■ Die Aufgabe ■
Führe den Text über Arbeiterbildung bei Harkort und Liebknecht im Anschluss an seinen letzten Satz fort.

■ Seitenauszug ■
* * *

II. Die bürgerlich-liberale Auffassung: Friedrich Harkort
II.1. Menschen- und Gesellschaftsbild
II.2. Die Rolle der Bildung

III. Die marxistisch-sozialistische Auffassung: Wilhelm Liebknecht
III.1. Menschen- und Gesellschaftsbild
III.2. Die Rolle der Bildung

IV. Vergleichende Betrachtung

V. Ausblick: Bildung oder Politik?

VI. Quellen- und Literaturverzeichnis

I. Einleitung

Die Geschichte der Arbeiterbewegung in Deutschland ist eng mit den Anfängen der Erwachsenenbildung verknüpft. So erhellt die jeweilige Rolle, welche der Bildung in diesem historischen Verlauf zugewiesen wurde, auch schlaglichtartig die innere Entwicklung der Arbeiterbewegung von einer reformistischen Zielsetzung, die eine Integration des vierten Standes in die Gesellschaft und damit zugleich die Angleichung an die Konventionen des liberalen Bürgertums in den Blick nahm, zu einer vom Marxismus geprägten, auf eine grundlegende Gesellschaftsrevolution zielenden Arbeiterpartei.[1]

Die Auseinandersetzungen, die diesen Hergang begleiteten, werden besonders bei der Betrachtung der verschiedenen Konzeptionen zu dem spezifischen Begriff der ‚Arbeiterbildung’ deutlich, deren grundlegende Problemstellung sich mit der Frage „Bildung oder Politik?“[2] zusammenfassen lässt.

Die vorliegende Arbeit verfolgt nun hauptsächlich das Ziel, die theoretischen Überlegungen der bürgerlich-liberalen und der marxistisch-sozialistischen Richtung zur gesellschaftlichen Funktion der Bildung und ihres Potentials zur Überwindung der „sozialen Frage“ der Zeit anhand zweier exemplarischer Quellen einander vergleichend gegenüberzustellen.

Tatsächlich fielen die Anfänge der Erwachsenenbildung mit dem Beginn der Industrialisierung zusammen. Viele damalige Zeitgenossen haben den Zusammenhang zwischen dieser gesellschaftlichen Umbruchsituation und dem daraus erwachsenden Bedürfnis nach Bildung erkannt und entsprechend reagiert.[3]

Als Vertreter der bürgerlich-liberalen Theorie wird im ersten Abschnitt der Arbeit die Ansicht des Unternehmers Friedrich Harkort[4] in seiner 1844 erschienen Schrift Bemerkungen über die Hindernisse der Civilisation und Emancipation der unteren Klassen[5] durch die Reflektion zweier zentraler Parameter konkretisiert.

Der zweite Teil setzt sich dagegen mit Wilhelm Liebknechts sozialistisch-marxistisch beeinflussten Vortrag Wissen ist Macht – Macht ist Wissen[6] aus dem Jahre 1872 auseinander, wobei die Parameter des ersten Teils ebenso Anwendung finden.

* * *

■ Bereitgestellte Angaben ■
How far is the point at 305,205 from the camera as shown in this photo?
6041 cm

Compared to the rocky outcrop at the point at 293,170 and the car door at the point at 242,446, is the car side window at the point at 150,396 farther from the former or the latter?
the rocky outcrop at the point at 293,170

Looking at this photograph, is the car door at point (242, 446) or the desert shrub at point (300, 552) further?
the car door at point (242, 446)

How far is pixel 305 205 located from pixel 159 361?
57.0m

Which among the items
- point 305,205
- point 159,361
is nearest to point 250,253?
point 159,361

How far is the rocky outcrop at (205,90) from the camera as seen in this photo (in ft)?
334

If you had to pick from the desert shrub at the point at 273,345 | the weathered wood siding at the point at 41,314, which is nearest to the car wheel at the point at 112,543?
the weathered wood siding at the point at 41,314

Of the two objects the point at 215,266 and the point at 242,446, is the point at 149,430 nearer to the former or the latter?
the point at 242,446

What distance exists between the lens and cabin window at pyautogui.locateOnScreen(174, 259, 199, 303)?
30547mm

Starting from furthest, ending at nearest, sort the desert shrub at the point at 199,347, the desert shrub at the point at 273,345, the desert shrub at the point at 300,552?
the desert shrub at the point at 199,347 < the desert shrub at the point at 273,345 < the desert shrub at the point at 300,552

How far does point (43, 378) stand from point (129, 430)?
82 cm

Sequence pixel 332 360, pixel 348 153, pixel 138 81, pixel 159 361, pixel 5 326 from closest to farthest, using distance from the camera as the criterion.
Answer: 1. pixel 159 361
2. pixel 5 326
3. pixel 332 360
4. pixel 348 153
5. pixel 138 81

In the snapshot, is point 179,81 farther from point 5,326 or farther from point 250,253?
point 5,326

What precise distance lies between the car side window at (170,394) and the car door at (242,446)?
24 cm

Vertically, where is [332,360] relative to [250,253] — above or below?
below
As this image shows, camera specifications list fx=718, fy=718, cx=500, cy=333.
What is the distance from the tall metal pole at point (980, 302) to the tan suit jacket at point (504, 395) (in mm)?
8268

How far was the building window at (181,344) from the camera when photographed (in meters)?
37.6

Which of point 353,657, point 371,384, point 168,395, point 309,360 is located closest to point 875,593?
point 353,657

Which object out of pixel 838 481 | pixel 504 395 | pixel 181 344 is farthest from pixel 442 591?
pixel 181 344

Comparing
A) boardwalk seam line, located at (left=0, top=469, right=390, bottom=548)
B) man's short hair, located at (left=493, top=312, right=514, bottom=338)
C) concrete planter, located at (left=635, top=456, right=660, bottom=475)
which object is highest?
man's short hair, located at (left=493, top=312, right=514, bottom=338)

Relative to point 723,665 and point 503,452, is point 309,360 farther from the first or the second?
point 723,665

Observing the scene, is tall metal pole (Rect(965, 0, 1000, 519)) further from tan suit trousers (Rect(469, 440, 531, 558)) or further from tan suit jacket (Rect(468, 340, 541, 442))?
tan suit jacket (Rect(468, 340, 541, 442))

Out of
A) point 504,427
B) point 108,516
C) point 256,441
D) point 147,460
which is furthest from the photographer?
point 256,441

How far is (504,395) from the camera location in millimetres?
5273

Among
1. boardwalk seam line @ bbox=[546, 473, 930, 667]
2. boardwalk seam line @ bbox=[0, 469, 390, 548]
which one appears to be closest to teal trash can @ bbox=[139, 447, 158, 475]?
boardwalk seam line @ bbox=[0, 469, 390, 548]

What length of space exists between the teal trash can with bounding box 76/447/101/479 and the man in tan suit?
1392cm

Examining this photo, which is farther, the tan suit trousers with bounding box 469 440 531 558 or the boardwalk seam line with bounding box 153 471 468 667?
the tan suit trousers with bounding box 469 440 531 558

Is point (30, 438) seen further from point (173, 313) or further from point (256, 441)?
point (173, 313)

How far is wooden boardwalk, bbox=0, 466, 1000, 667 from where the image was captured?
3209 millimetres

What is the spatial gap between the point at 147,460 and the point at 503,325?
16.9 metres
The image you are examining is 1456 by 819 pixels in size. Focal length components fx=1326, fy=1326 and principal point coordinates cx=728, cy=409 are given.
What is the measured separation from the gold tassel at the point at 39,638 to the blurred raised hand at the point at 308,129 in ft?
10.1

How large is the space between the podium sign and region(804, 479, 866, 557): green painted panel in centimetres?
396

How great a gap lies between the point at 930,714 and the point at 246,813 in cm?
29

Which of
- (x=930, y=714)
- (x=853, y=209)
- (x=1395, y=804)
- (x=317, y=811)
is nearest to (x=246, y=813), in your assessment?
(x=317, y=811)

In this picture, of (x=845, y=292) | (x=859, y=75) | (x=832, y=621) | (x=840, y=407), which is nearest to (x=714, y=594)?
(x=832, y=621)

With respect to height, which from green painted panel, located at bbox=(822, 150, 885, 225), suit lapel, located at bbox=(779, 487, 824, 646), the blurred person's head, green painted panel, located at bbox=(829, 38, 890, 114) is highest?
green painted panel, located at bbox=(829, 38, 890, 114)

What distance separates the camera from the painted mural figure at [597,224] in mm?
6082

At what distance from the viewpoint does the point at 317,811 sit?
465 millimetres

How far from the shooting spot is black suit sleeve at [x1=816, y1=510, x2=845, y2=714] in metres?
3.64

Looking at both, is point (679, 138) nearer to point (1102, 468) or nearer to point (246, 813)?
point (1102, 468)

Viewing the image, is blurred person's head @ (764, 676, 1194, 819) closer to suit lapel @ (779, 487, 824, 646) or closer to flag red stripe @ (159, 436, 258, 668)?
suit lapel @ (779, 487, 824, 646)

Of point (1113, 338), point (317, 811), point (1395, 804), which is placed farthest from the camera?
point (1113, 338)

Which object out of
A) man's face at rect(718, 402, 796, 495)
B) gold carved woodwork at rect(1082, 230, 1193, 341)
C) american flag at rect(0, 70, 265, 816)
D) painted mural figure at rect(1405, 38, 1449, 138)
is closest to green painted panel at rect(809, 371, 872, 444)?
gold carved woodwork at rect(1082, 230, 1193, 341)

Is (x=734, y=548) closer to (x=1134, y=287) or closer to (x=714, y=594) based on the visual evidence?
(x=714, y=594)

* * *

■ Lösung der Aufgabe ■
Die sich daran anschließende vergleichende Betrachtung fokussiert noch einmal konzentriert die grundlegenden Unterschiede, aber auch die Gemeinsamkeiten beider Ansichten, während im Schlusskapitel der ereignisgeschichtliche Verlauf, der die für die Entwicklung der deutschen Erwachsenenbildung entscheidenden sechziger Jahre des 19. Jahrhunderts prägte - und somit auch die Rezeptionsgeschichte beider Theorien - kurz reflektiert werden.

Bezüglich der Forschung, die sich mit Friedrich Harkort beschäftigt, kann hier nur auf wenige verfügbare Literatur zurückgegriffen werden.

Obwohl sich die DDR-Forschung[7] sowohl mit dem westfälischen Industriellen als auch mit Liebknecht befasst hat, können diese Ergebnisse aufgrund ihrer ideologischen Prägung nicht berücksichtigt werden, weshalb die Ausführungen vorrangig nur auf den Darstellungen Karl-Ernst Jeismanns[8], Wolfgang Köllmanns[9] und Hans-Wolf Butterhofs[10] basieren. Ferner stützt sich die vorliegende Arbeit zudem auf die Überblicksarbeiten Karl Birkers[11], Josef Olbrichs[12] und Frolinde Balsers[13].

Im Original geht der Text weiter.